[[ RECORDS TO USE open ]]

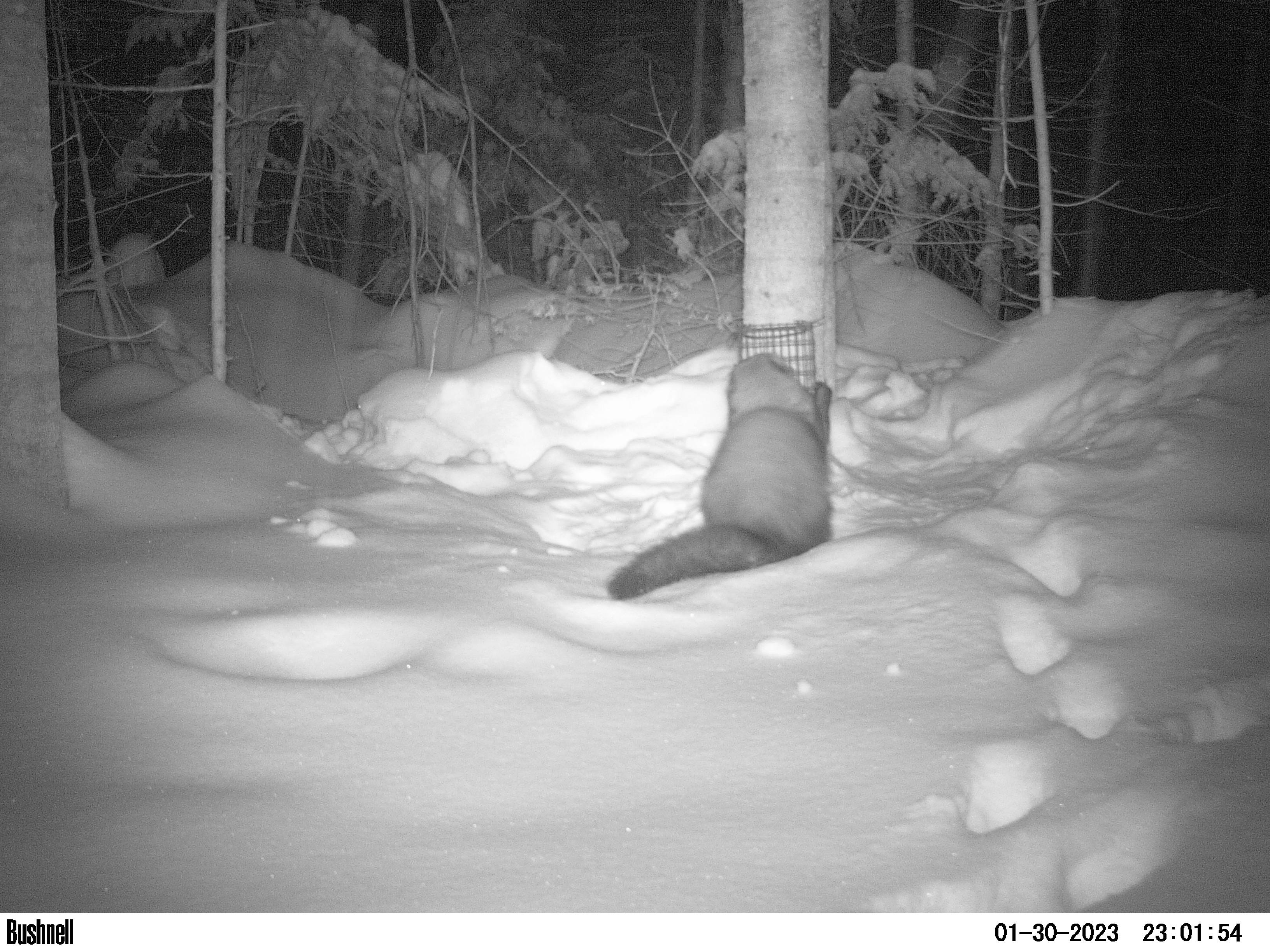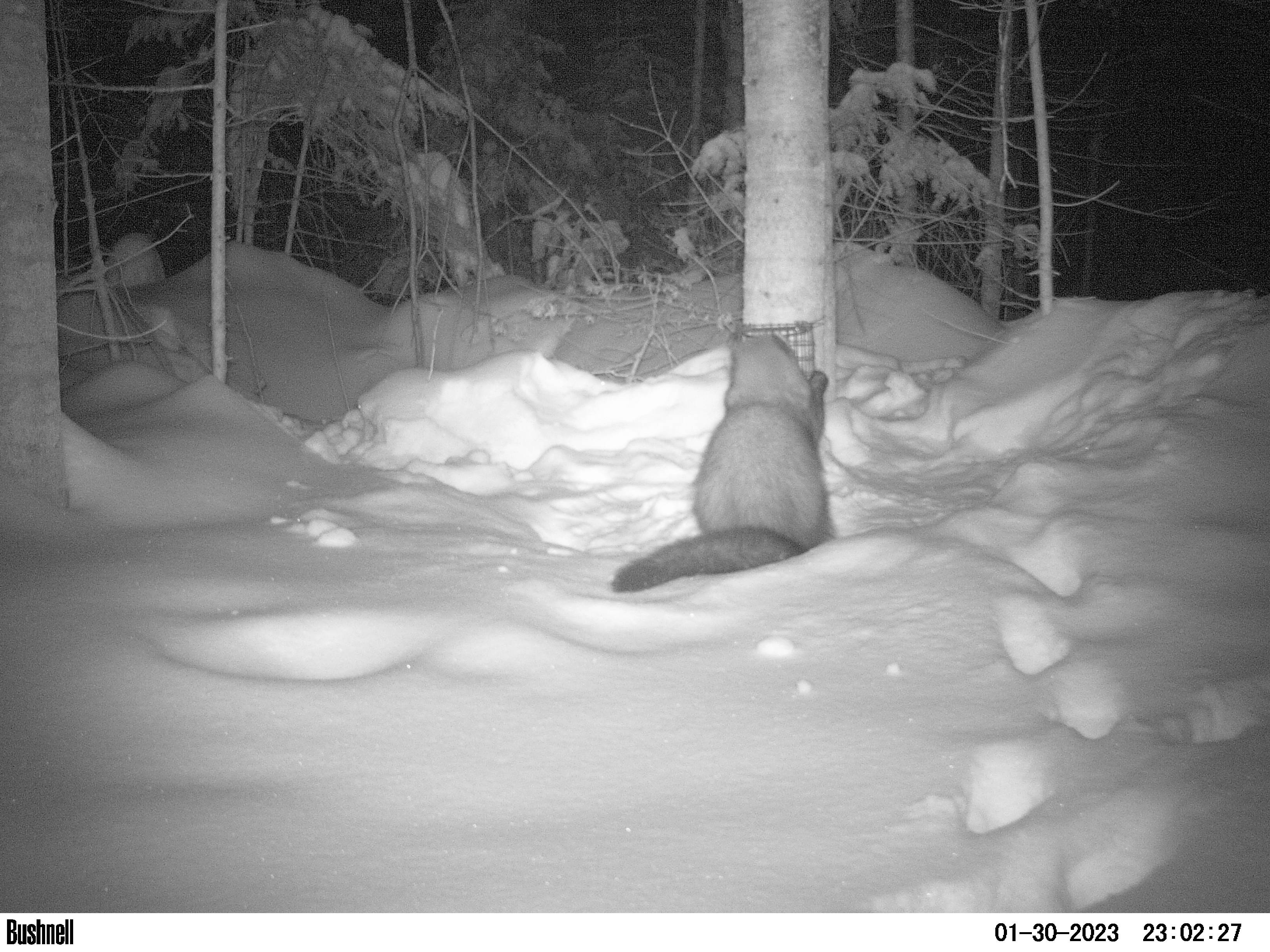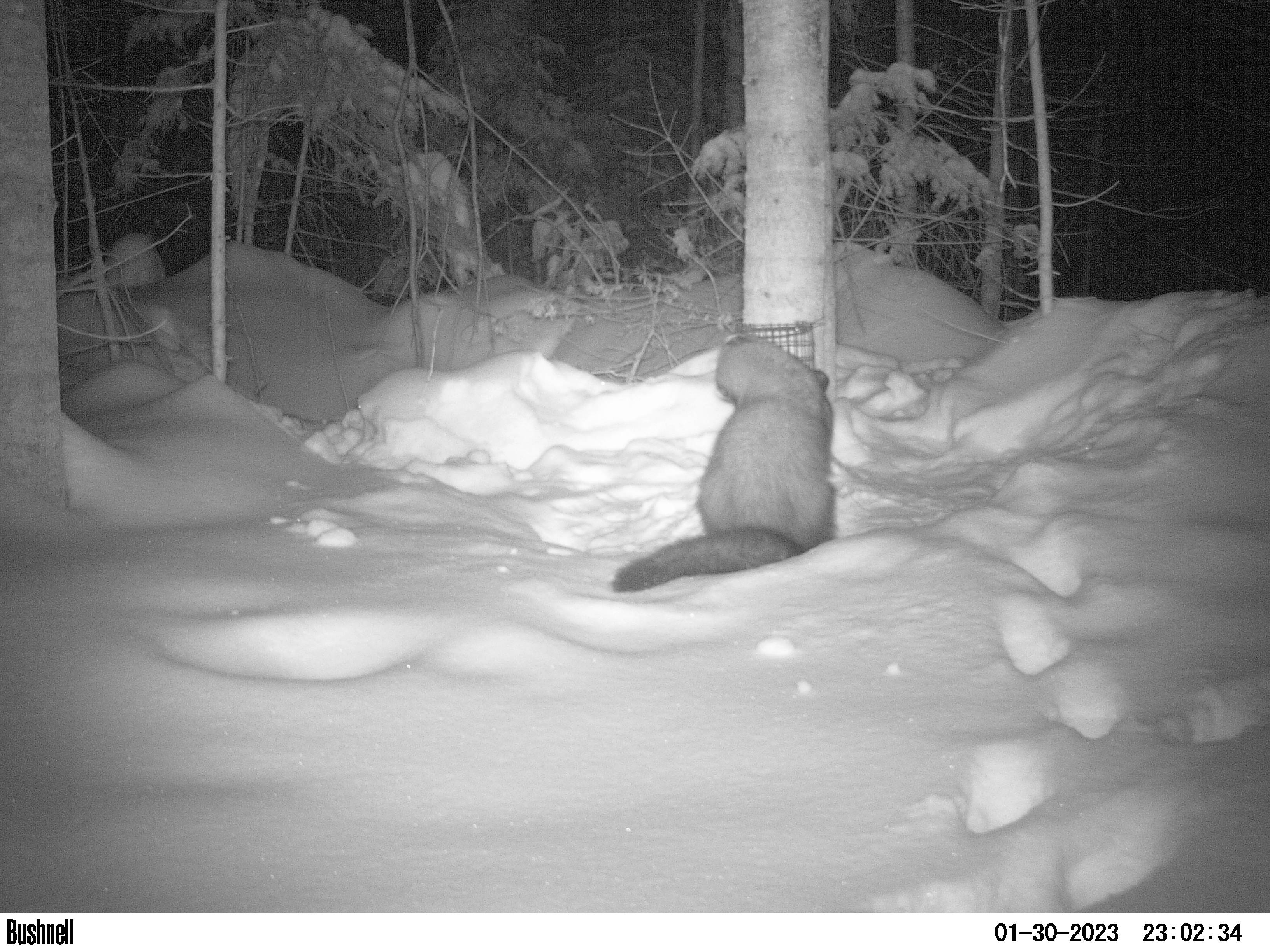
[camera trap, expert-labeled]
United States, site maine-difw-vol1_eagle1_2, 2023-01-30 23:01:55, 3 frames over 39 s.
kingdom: Animalia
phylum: Chordata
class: Mammalia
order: Carnivora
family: Mustelidae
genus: Pekania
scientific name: Pekania pennanti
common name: fisher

[[ RECORDS TO USE closed ]]

TASK TO CARRY OUT: Print exactly the lines from the one with "order: Carnivora" through the end of the data, inclusive.

SOLUTION FOR THIS PROBLEM:
order: Carnivora
family: Mustelidae
genus: Pekania
scientific name: Pekania pennanti
common name: fisher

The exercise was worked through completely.